La circoncision procurerait en outre d’avantage de satisfaction sexuelle aux hommes. C’est ce que révèle une autre étude conduite en 2009 par des chercheurs ougandais de l’université de Makerere sur 316 hommes.
Ces derniers ont été circoncis entre février et septembre 2009. Leur moyenne d’âge était de 22,7 ans. Un an après l’opération, 220 hommes circoncis étaient sexuellement actifs, dont 27,7% utilisaient des préservatifs. Près de 87,7% ont indiqué aux enquêteurs qu’il leur était plus facile d’atteindre un orgasme depuis qu’ils étaient circoncis. Et 92,3% qu’ils avaient davantage de satisfaction sexuelle.

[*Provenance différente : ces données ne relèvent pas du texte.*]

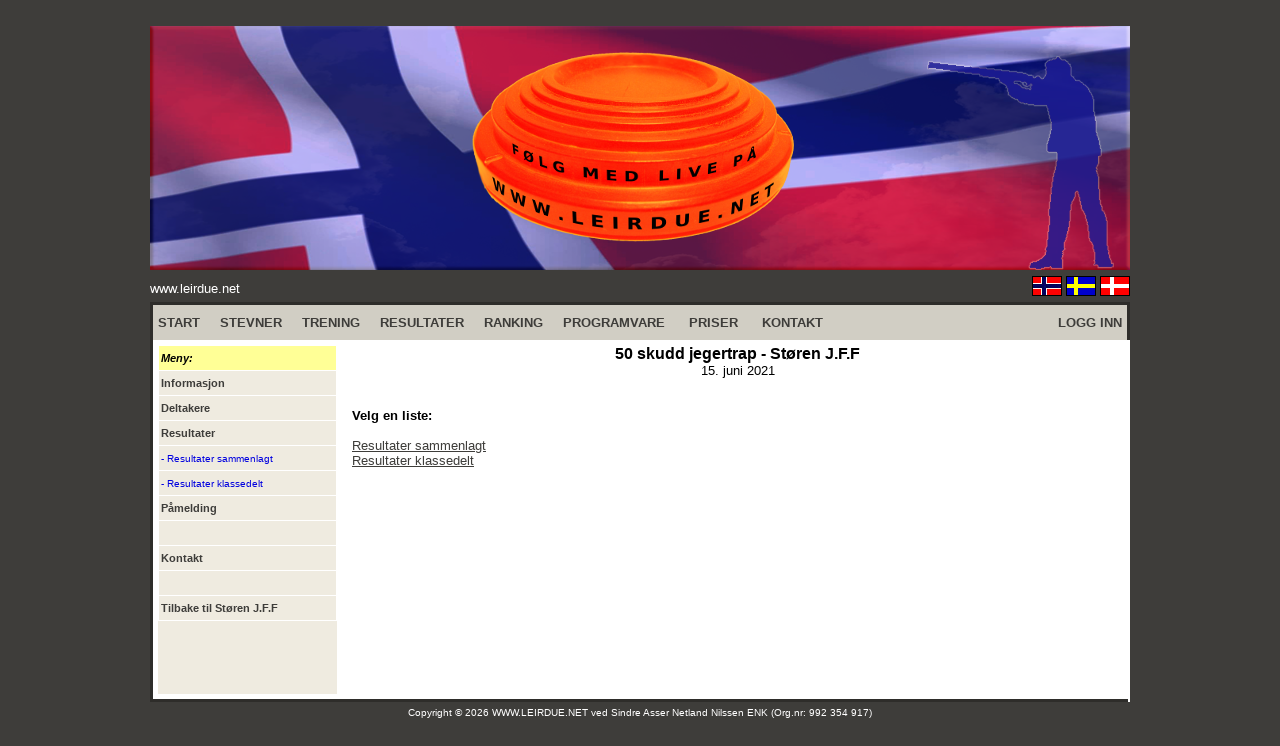

--- FILE ---
content_type: text/html; charset=UTF-8
request_url: http://www.leirdue.net/?stevne=7293&meny=resultater
body_size: 1661
content:
<!DOCTYPE html>
<html>
<head>
<meta http-equiv="Content-Type" content="text/html; charset=UTF-8">
<meta charset="UTF-8">
<meta name="author" content="Sindre Asser Netland Nilssen" />
<meta name="copyright" content="www.leirdue.net" />
<link rel="shortcut icon" href="nettside_standard/grafikk/icon.ico"/>
<title>LEIRDUE.NET</title>

<script type='text/javascript' src='http://www.leirdue.net/nettside_standard/funksjoner.js'></script></head>
<body style="font-family: Arial, Verdana, Helvetica, sans-serif; " bgcolor="#3E3D3A" link="#3E3D3A" vlink="#3E3D3A" alink="#3E3D3A">

<table align="center" border="0" cellpadding="0" cellspacing="0" style="border-collapse: collapse;" width="980">
<tr>
	<td height="15">&nbsp;</td>
</tr>
<tr>
	<td align="center" valign="top"><a href="http://www.leirdue.net"><img src="land/norge/grafikk/top.png"></a></td>
</tr>
<tr>
	<td valign="top">
		<table border="0" cellpadding="0" cellspacing="0" width="100%" height="28">
		<tr>
			<td align="left" width="50%"><font color="#FFFFFF" size="2">www.leirdue.net</font></td>
			<td align="right"  width="50%">
				
<a href="http://www.leirdue.net" title="NORSK: WWW.LEIRDUE.NET"><img border="0" src="nettside_standard/grafikk/flagg_no.gif"></a>
<a href="http://www.lerduvor.net" title="SVENSKA: WWW.LERDUVOR.NET"><img border="0" src="nettside_standard/grafikk/flagg_se.gif"></a>
<a href="http://www.lerduer.net" title="DANSK: WWW.LERDUER.NET"><img border="0" src="nettside_standard/grafikk/flagg_dk.gif"></a>

			</td>
		</tr>
		</table>
	</td>
</tr>
<tr>
	<td>
	<table align="center" cellpadding="5" cellspacing="0" width="100%" height="400" style="border-collapse:collapse;font-size:10pt;background-color:#FFFFFF;border: 3px solid #2E2D2A;">
		<tr>
			<td colspan="30" bgcolor="#D1CEC4" height="25">
	<table width='100%' border='0' cellpadding='0' cellspacing='0' style='border-collapse: collapse; font-size: 10pt;'><tr><td>
	<b>
	<a style='text-decoration: none' href='?start'>START</a>&nbsp;&nbsp;&nbsp;&nbsp;&nbsp;<a style='text-decoration: none' href='?terminliste'>STEVNER</a>&nbsp;&nbsp;&nbsp;&nbsp;&nbsp;<a style='text-decoration: none' href='?trening'>TRENING</a>&nbsp;&nbsp;&nbsp;&nbsp;&nbsp;<a style='text-decoration: none' href='?resultater'>RESULTATER</a>&nbsp;&nbsp;&nbsp;&nbsp;&nbsp;<a style='text-decoration: none' href='?ranking'>RANKING</a>&nbsp;&nbsp;&nbsp;&nbsp;&nbsp;<a style='text-decoration: none' href='?programvare=meny'>PROGRAMVARE</a>&nbsp;&nbsp;&nbsp;&nbsp;&nbsp;
	<a style='text-decoration: none' href='?priser'>PRISER</a>&nbsp;&nbsp;&nbsp;&nbsp;&nbsp;
	<a style='text-decoration: none' href='?kontakt&stevne_id=7293'>KONTAKT</a>&nbsp;&nbsp;&nbsp;&nbsp;&nbsp;
	</b></td><td align='right' width='200'><b><a style='text-decoration: none' href='https://www.leirdue.net/?admin'>LOGG INN</a></b></td></tr></table>
			</td>
		</tr>
		<tr>
			<td width="180">
				<table width="179" height="100%" cellpadding="2" cellspacing="0" style="border-collapse:collapse;font-size:8pt;background-color:#EFEBE0;"><tr><td height='20' style='border: 1px solid #FFFFFF;' bgcolor='#FFFF96'><i><b>Meny:</b></i></td></tr><tr><td height='20' style='border: 1px solid #FFFFFF;'><a style='text-decoration: none' href='?stevne=7293&meny=info'><b>Informasjon</b></a></td></tr><tr><td height='20' style='border: 1px solid #FFFFFF;'><a style='text-decoration: none' href='?stevne=7293&meny=deltakere'><b>Deltakere</b></a></td></tr><tr><td height='20' style='border: 1px solid #FFFFFF;'><a style='text-decoration: none' href='?stevne=7293&meny=resultater'><b>Resultater</b></a></td></tr><tr><td height='20' style='border: 1px solid #FFFFFF;'><a style='text-decoration: none' href='?stevne=7293&meny=resultater&liste_id=32264'><font color='#0101DF' size='1'> - Resultater sammenlagt</font></a></td></tr><tr><td height='20' style='border: 1px solid #FFFFFF;'><a style='text-decoration: none' href='?stevne=7293&meny=resultater&liste_id=32265'><font color='#0101DF' size='1'> - Resultater klassedelt</font></a></td></tr><tr><td height='20' style='border: 1px solid #FFFFFF;'><a style='text-decoration: none' href='?stevne=7293&meny=pamelding'><b>Påmelding</b></a></td></tr><tr><td height='20' style='border: 1px solid #FFFFFF;'>&nbsp;</td></tr><tr><td height='20' style='border: 1px solid #FFFFFF;'><a style='text-decoration: none' href='?klubb=1616&meny=kontakt'><b>Kontakt</b></a></td></tr><tr><td height='20' style='border: 1px solid #FFFFFF;'>&nbsp;</td></tr><tr><td height='20' style='border: 1px solid #FFFFFF;'><a style='text-decoration: none' href='?klubb=1616'><b>Tilbake til Støren J.F.F</b></a></td></tr>
				<tr>
					<td>&nbsp;</td>
				</tr>
				</table>
			</td>
			<td width="80%" valign="top" style="position:relative;"><div align='center' style='font-weight:bold;font-size:12pt;'>50 skudd jegertrap - Støren J.F.F</div>
			<div align='center'>15. juni 2021</div><br><br><b>Velg en liste:</b><br><br><a href='?stevne=7293&meny=resultater&liste_id=32264' title='Åpne liste'>Resultater sammenlagt</a><br><a href='?stevne=7293&meny=resultater&liste_id=32265' title='Åpne liste'>Resultater klassedelt</a>
			</td>
		</tr>
	</table>
	</td>
</tr>
<tr>
	<td align="center" height="20" valign="bottom">
		<font color="#FFFFFF" size="1">Copyright © 2026 WWW.LEIRDUE.NET ved <a href='http://w2.brreg.no/enhet/sok/detalj.jsp?orgnr=992354917' target='_BLANK' title='Åpne Sindre Asser Netland Nilssen ENK i Brønnøysindregistrene' style='text-decoration:none;color:#FFFFFF;'>Sindre Asser Netland Nilssen ENK (Org.nr: 992 354 917)</a></font><br>
		<font color="#555555" size="1">(leirdue-web-76c49c557b-drt4h)</font>
	</td>
</tr>
</table>
</body>
</html>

Cependant nombre de chercheurs à Rome ont insisté sur le fait que la circoncision devait être complémentaire d’un autre moyen de prévention. « Arrêtons de penser qu’un outil de prévention va suffire », a souligné Françoise Barré-Sinoussi, prix Nobel de médecine 2008. « Si on veut diminuer l’incidence de l’infection dans le monde, ça ne va pas être la circoncision toute seule, les préservatifs tout seuls, le traitement comme prévention tout seul : c’est un ensemble, dont font partie aussi l’éducation et la lutte contre la stigmatisation », a-t-elle expliqué. Selon elle, « il ne faut pas se leurrer, même quand on aura une possibilité de cure (rémission), ce que j’espère, même quand on aura un vaccin, ce ne seront que des outils supplémentaires à rajouter dans le circuit ».